---- TEXTE PRÉSENTÉ
WEILL Georges

Par Justinien Raymond

Né le 17 septembre 1882 à Strasbourg, mort le 10 janvier 1970 à Paris, XVIe arr. ; économiste et militant socialiste ; tour à tour député au Reichstag et à la Chambre française.

Enfant d’une famille bourgeoise (son père était marchand de chapeaux en gros), Georges Weill fréquenta le lycée de Strasbourg où, à dix-huit ans, il obtint l’abitur, couronnement des études secondaires. Au moment d’entrer en Faculté, cet Alsacien dont le français restait la langue familiale, prit le chemin de Paris et rejoignit, en Sorbonne, ses deux sœurs aînées. Pendant l’année universitaire 1900-1901, Georges Weill suivit quelques cours de Boutroux, de Janet. Mais, autant que les amphithéâtres, il hanta les salles de réunions et de conférences du groupe des Étudiants collectivistes auquel il appartenait et qui le délégua au congrès socialiste de Lyon en 1901. Le groupe de l’ENS de la rue d’Ulm, l’union socialiste, lui confia aussi son mandat par l’intermédiaire de Lucien Herr. Mais Georges Weill ne put accomplir cette double mission.

Son adhésion au groupe des Étudiants collectivistes n’était pas une initiation. Dès 1899, en effet, étant encore lycéen, il était entré au Parti socialiste dont l’organisation locale, dans la capitale de l’Alsace annexée à l’Empire allemand, se présentait comme un ensemble de petits clubs socialistes de vingt membres au plus. Celui qui l’accueillit réunissait surtout des typographes et des ébénistes, et Georges Weill y trouva son premier contact avec le monde ouvrier. Aucun impératif social à ce choix précoce que commandèrent des motifs personnels et des conditions très particulières : adhésion raisonnée d’un jeune intellectuel issu d’un milieu libéral et détaché de toute contrainte religieuse ; protestation spontanée d’un Alsacien qui, dépassant ses objections essentiellement politiques et nationales au régime établi, rejoint, sur le plan social où elle combat, la seule force sérieuse d’opposition, et, fait déterminant, le brusque éveil de conscience d’un israélite aux échos de l’Affaire Dreyfus. La bataille pour la révision du procès de 1894 secoua l’Alsace, provoqua un surcroît d’intérêt pour les événements de France chez tous les Alsaciens, qu’ils fussent pour ou contre Dreyfus. C’est l’Affaire qui, en définitive, décida de l’orientation de Georges Weill et devait le rendre si sensible au prestige de Jaurès qu’il rencontra pour la première fois au groupe des Étudiants collectivistes. Il fréquenta, autour d’Hubert Lagardelle, l’équipe du Mouvement socialiste à laquelle il s’agrégea en 1901.
--------
---- ENTRÉES EXTRAITES
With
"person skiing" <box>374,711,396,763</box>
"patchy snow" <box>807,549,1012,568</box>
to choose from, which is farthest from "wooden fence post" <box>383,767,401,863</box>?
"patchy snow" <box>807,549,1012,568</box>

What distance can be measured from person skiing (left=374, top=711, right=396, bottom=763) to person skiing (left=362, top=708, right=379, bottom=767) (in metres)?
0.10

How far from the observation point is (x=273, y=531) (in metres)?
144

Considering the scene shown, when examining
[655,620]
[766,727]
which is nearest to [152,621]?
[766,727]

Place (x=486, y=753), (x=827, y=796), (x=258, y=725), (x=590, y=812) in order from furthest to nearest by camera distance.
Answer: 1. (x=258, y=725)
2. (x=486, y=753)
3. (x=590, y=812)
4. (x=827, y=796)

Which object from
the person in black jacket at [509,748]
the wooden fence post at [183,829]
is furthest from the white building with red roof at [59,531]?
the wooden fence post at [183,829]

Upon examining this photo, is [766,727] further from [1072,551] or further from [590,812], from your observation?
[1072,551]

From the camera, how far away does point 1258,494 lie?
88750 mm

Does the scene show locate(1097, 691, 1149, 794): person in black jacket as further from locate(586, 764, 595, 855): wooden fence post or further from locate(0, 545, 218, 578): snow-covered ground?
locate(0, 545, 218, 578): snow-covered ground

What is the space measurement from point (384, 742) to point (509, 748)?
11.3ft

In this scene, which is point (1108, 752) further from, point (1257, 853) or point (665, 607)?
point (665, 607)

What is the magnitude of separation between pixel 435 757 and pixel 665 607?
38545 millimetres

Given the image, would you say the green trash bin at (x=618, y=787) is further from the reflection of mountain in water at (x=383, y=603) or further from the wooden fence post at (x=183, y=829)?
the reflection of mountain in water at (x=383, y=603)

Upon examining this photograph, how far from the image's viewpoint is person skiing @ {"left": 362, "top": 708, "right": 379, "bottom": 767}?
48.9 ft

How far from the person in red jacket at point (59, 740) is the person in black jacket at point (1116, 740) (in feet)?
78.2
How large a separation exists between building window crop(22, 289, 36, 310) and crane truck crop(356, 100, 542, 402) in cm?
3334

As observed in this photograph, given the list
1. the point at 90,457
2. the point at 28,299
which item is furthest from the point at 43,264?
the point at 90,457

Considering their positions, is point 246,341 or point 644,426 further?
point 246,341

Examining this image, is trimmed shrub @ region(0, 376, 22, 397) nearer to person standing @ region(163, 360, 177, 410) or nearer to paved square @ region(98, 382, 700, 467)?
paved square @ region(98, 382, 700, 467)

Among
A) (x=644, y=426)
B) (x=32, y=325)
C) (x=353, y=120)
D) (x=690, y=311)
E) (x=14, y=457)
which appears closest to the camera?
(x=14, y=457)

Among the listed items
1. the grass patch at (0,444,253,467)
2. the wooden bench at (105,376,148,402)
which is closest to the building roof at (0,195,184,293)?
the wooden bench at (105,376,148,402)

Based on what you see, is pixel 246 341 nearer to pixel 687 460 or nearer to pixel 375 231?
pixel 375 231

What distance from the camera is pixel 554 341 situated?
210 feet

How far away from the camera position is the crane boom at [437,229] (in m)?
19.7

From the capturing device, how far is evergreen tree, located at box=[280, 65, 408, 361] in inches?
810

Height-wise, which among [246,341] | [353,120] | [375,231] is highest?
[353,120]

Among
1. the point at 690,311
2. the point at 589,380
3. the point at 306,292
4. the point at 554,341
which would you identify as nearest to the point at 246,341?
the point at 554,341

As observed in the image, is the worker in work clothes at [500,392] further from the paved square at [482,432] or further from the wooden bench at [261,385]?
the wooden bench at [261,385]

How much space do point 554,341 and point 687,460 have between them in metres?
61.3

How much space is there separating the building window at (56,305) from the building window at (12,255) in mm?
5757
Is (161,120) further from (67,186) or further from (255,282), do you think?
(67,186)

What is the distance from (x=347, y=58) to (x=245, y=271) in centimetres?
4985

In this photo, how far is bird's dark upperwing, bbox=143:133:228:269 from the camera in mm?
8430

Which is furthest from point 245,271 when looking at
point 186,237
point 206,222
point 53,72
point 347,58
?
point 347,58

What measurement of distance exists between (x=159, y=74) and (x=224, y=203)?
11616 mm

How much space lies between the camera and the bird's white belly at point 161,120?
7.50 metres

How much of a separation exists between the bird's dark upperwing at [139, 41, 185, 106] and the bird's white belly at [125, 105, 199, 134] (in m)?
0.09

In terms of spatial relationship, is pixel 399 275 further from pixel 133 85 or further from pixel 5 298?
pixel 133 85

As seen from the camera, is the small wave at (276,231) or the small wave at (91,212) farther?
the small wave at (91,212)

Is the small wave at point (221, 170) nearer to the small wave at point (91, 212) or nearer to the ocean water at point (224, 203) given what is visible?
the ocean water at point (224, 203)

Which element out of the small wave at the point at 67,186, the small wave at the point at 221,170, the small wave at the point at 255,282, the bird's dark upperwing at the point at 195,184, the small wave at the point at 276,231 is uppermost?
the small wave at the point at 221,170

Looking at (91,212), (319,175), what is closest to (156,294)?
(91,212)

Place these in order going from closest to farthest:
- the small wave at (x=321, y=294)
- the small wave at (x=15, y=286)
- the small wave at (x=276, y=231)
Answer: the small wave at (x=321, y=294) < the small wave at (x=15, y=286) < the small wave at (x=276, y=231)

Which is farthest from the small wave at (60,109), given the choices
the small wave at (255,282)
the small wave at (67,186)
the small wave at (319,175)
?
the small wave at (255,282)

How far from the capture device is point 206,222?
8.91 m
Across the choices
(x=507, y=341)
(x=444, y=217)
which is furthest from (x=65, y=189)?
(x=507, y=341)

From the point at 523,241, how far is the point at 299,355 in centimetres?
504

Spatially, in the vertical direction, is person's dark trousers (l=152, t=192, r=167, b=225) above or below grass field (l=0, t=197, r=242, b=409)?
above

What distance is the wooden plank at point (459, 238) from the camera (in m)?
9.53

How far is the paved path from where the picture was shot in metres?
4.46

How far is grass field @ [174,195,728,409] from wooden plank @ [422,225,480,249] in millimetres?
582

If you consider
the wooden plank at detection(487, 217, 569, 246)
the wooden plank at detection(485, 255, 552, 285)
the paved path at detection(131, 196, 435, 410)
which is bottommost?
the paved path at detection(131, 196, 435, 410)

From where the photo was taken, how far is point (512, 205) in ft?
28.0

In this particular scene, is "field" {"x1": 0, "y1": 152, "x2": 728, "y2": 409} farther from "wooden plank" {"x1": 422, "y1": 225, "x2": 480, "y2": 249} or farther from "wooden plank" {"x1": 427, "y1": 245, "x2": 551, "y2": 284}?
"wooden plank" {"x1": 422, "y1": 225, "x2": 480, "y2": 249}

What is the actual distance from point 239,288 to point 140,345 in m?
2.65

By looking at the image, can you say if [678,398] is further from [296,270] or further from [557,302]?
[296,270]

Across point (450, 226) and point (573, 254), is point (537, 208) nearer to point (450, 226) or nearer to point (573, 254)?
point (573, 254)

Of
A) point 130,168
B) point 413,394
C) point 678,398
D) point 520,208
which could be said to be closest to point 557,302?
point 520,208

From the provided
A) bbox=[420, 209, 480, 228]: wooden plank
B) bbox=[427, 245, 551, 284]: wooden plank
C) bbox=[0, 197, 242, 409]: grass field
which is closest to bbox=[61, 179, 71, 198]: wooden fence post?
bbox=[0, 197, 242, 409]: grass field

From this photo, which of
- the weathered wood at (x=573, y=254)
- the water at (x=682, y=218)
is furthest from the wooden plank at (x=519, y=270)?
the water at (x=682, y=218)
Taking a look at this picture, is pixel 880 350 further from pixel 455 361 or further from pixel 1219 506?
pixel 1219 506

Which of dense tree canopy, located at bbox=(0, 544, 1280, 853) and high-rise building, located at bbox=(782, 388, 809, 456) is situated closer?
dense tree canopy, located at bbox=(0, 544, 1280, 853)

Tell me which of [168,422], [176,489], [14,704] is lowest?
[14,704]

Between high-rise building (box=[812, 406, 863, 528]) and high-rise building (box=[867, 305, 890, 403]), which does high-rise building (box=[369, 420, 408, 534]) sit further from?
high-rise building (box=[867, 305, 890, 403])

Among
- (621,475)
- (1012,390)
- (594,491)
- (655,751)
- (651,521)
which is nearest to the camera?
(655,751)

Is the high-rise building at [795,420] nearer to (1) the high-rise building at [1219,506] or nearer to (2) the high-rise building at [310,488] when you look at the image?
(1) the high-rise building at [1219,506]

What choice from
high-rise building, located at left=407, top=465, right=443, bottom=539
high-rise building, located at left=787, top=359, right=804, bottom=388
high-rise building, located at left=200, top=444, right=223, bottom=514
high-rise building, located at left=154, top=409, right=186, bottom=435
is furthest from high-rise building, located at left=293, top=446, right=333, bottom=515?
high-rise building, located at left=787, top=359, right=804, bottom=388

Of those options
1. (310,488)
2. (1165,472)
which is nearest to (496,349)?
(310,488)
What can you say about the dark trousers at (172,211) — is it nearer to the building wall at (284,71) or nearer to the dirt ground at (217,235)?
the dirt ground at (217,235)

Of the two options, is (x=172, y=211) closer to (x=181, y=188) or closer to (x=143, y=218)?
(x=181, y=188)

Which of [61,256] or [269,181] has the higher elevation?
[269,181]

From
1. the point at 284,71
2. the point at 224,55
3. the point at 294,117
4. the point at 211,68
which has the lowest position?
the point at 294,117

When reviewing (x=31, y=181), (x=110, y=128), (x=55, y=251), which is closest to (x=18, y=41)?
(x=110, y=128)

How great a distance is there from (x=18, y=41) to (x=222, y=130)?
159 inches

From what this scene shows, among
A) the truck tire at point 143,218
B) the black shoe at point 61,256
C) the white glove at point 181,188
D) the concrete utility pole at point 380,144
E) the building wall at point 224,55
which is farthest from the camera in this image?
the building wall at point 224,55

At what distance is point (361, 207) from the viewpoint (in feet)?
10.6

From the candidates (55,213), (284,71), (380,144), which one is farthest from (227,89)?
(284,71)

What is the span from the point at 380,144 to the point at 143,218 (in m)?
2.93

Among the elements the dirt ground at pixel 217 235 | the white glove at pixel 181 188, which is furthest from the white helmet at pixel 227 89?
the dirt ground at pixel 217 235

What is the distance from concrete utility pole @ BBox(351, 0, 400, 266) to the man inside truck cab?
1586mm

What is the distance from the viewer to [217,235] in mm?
--------
### CONSIGNES
• a. D'après la notice sur Georges Weill, quel métier exerçait son père ?
• b. Recopiez tout le passage de la notice sur Georges Weill, depuis « Né le 17 septembre » jusqu'à « la Chambre française. ».
• c. Poursuivez la notice sur Georges Weill après sa dernière phrase.

### RÉPONSES PAR CONSIGNE
• a. Il était marchand de chapeaux en gros.

• b.
Né le 17 septembre 1882 à Strasbourg, mort le 10 janvier 1970 à Paris, XVIe arr. ; économiste et militant socialiste ; tour à tour député au Reichstag et à la Chambre française.

• c.
De retour à Strasbourg, Georges Weill poursuivit ses études, s’attachant au Droit et à l’Économie politique. Il obtint en 1904 le titre de Doktor Rerum politicarum (docteur ès sciences politiques) avec une thèse sur la Situation de la Batellerie fluviale sur le Rhin. Il était depuis 1902 secrétaire adjoint de la Chambre de commerce de Strasbourg.

Georges Weill n’abandonna pas non plus l’action socialiste et se donna à la propagande à Strasbourg et dans les campagnes environnantes. En 1906, des grèves répétées agitèrent la vallée de la Bruche. Les ouvriers de ses filatures et de ses tissages, pour des journées de dix à douze heures de travail, recevaient de maigres salaires et subissaient le joug des économats patronaux où ils s’endettaient dans une vie sans horizon et s’adonnaient à un alcoolisme invétéré qui minait une race forte. À quatre-vingts ans, Georges Weill ressentait encore, très vive, l’impression qu’il éprouva devant ce monde désenchanté auquel il résolut d’enseigner le socialisme. Une élection partielle dans la vallée lui en fournit l’occasion. Il décida les groupes socialistes strasbourgeois à poser une candidature de principe qui échut à un prote d’une imprimerie de la grande ville. À ses côtés, Georges Weill anima une campagne électorale qui fit quelque bruit.

Dans le même temps, il donnait des correspondances épisodiques au Vorwaerts, organe central de la social-démocratie. Il assura, de 1907 à 1910, une collaboration régulière au journal socialiste de Nuremberg, Die Fränkische Tagspost, en compagnie de Kurt Eisner.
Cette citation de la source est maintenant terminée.